[
https://issues.apache.org/jira/browse/BEAM-13132?page=com.atlassian.jira.plugin.system.issuetabpanels:all-tabpanel
]
Kenneth Knowles updated BEAM-13132:
-----------------------------------
Description:
When running a WriteToBigQuery beam step, a 503 error code is returned from
`https://www.googleapis.com/resumable/upload/storage/v1/b/<our_tmp_dataflow_location>`.
This is causing duplicated data as the BQ load job is still successfully
submitted but the workitem returns "Finished processing workitem with errors".
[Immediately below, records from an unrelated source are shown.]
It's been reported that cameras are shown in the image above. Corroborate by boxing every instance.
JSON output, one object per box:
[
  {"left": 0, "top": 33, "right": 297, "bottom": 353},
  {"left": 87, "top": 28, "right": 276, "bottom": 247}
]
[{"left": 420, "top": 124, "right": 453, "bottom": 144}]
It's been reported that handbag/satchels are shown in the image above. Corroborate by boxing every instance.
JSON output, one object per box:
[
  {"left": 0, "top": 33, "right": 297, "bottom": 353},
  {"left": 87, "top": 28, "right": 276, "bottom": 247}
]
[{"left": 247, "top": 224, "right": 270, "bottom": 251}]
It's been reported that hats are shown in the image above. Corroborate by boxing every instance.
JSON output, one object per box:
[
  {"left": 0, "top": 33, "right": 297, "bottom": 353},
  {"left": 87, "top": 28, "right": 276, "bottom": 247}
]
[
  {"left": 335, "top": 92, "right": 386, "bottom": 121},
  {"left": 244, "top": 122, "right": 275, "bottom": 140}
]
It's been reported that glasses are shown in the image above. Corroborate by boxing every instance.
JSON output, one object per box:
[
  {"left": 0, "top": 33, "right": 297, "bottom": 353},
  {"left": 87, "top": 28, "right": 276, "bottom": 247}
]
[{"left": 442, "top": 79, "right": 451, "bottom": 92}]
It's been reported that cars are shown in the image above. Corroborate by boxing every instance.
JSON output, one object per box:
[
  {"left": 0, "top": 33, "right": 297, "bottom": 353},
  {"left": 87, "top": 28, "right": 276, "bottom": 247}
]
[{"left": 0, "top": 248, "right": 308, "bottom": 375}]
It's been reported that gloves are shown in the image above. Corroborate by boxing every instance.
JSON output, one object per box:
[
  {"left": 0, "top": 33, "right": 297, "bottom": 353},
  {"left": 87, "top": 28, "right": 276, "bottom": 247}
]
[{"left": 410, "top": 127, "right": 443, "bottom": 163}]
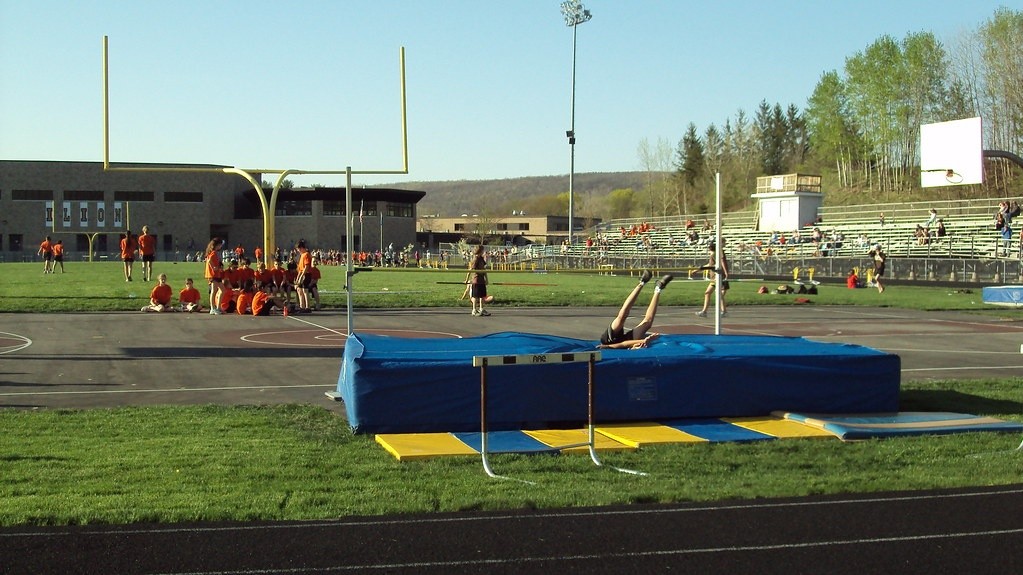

This causes dataflow to resubmit an identical job and thus insert duplicate
data into our BigQuery tables.
Problem you have encountered:
1.) WriteToBigQuery step starts and triggers a BQ load job.
{code}
"Triggering job
beam_bq_job_LOAD_AUTOMATIC_JOB_NAME_LOAD_NAME_STEP_650_f2f7eb5ec442aa057357302eb9cb0263_9704d08e74d74e2b9cc743ef8a40c524"
{code}
2.) An error occurs in the step, but apparently after the load job was already
submitted.
{code}
"Error in _start_upload while inserting file
gs://<censored_bucket_location>.avro: Traceback (most recent call last):
File "/usr/local/lib/python3.7/site-packages/apache_beam/io/gcp/gcsio.py",
line 644, in _start_upload
self._client.objects.Insert(self._insert_request, upload=self._upload)
File
"/usr/local/lib/python3.7/site-packages/apache_beam/io/gcp/internal/clients/storage/storage_v1_client.py",
line 1156, in Insert
upload=upload, upload_config=upload_config)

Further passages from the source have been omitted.